I could see where our destination even before we left the parking lot. White plastic petals, each the size of a half-dollar, covered about fifty square feet of the picnic area by the parking lot. Although the pieces were larger and easier to pick up, the sheer number of them made the task daunting.

“Can you use the pick sticks with these bigger ones?” I asked.

“Nope,” she said. “Too thin. They’d just keep slipping out.”

She got to one knee and started tossing the petals in. “I’m picking these up mostly because you’re here. I decided long ago that I can’t spend the time cleaning these up. I had to make a blanket decision otherwise it would sort of drive me nuts. But we don’t have the time for it because we don’t have the funds.  But it bugs the hell out of me, not picking it up,” she said.

“Oh crap, sorry. Take your picture,” she said. “Sorry. Cleaned up a bunch.” 

I took my picture.

Parks organization, in almost every setting, doesn’t work like most business organizations. Basically there’s an upside-down flow chart. In the parks, crap rolls uphill, not downhill, and the good park managers end up saving the worst jobs for themselves. It’s just part of the job.

Case in point, watching Jane pick up litter was like watching a skilled carpenter.  She picked the petals up with quick, expert fingers, grabbing one, rolling it into her palms, grabbing another and then when she had a small stuck tucked into her hand, tossing it into the litter bucket. Something to see.  

“I mean it’s not killing the plants or animals. At least I don’t think so. I’m sure some birds choke on them, but I haven’t seen it. I have seen them work their way into nests though. But it gets into the dirt though and piles up. Take a rake and drag through this grass, you’ll lift up a half-dozen kinds of photo confetti,” she said. “I found one the other day, must have been a graduation picture. From 2015.” She cursed again.  

I stood watching her, not sure if I should help or stand there. Instead, I thought of a question to ask.  

“What do you want people to do? Call to action and all that.”

At that moment, she let loose a string of curses so colorful that George Carlin might have blushed.  Jane wasn’t just pissed, she was livid. She slapped her leg and stood up, leaving the majority of the petals there.  

“Every time I catch myself picking it up and then I have to stop. Picking up crap is automatic. But I want people to see it,” she said.  She stood back up, slapping her hands on her jeans and walked back to the Gator.

“Did you get your photos?” she asked.  

“I did.”

She stopped and whirled on me. “But not of me, right? Or the park? I don’t want to hear about this. And I know a couple supers check out your site,” she said. “They’ll figure out it was me, of course, but it won’t be on record.”

“Plausible deniability,” I said. “One hundred percent.”

“Good deal,” she said.  

I started to ask my question again, but she cut me off.  

“I know.

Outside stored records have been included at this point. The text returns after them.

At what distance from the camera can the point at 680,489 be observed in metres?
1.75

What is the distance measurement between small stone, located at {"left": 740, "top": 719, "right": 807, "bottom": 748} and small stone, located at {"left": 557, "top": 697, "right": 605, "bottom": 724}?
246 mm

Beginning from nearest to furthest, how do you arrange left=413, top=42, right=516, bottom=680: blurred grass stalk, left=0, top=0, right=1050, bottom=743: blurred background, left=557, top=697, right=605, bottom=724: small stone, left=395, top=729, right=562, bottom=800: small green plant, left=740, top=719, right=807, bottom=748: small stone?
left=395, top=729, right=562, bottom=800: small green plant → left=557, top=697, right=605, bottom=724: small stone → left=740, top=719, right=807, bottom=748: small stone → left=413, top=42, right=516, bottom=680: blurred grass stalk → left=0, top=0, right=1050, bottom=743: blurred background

But I don’t know. How about f—–g STOP. That’s what I want,” She shrugged. “Probably won’t happen. It’s not the fault of the people, I don’t think. Not the families or newlyweds or couples. Or the kids getting graduation photos,” she said.  “I hate that blame game s–t, but I guess if I dragged you out here, I need to aim my finger at someone.”

She tossed the litter bucket in the back of the Gator and slouched into the driver’s seat, hands draped over the steering wheel. “The photographers,” she said. “They know better. They buy the confetti, and I am sure there’s biodegradable options out there. If not, there should be. Either use that or don’t use anything. Or pick it up.”  She chuckled at that thought.

“One I saw brought out a piece of canvas, like a drop cloth,” Jane said. “Laid it down and tossed it on that. That’s okay. But I’ve only seen one use it. The rest…” She mimed tossing confetti into the air. “Out of sight, out of mind. Think of a nice way to say that. That’s all I’ve got for you.”  

“It’s plenty,” I said and when I looked down to tuck my notebook away, I heard the Gator start up and then whine away, shooting over the brick paths and back towards the barn.  

Now it was my turn to cuss.  It was almost a half-mile to the barn and my car. In ninety degree weather. I started walking.

Five minutes later, she came back on the Gator, smiling sheepishly.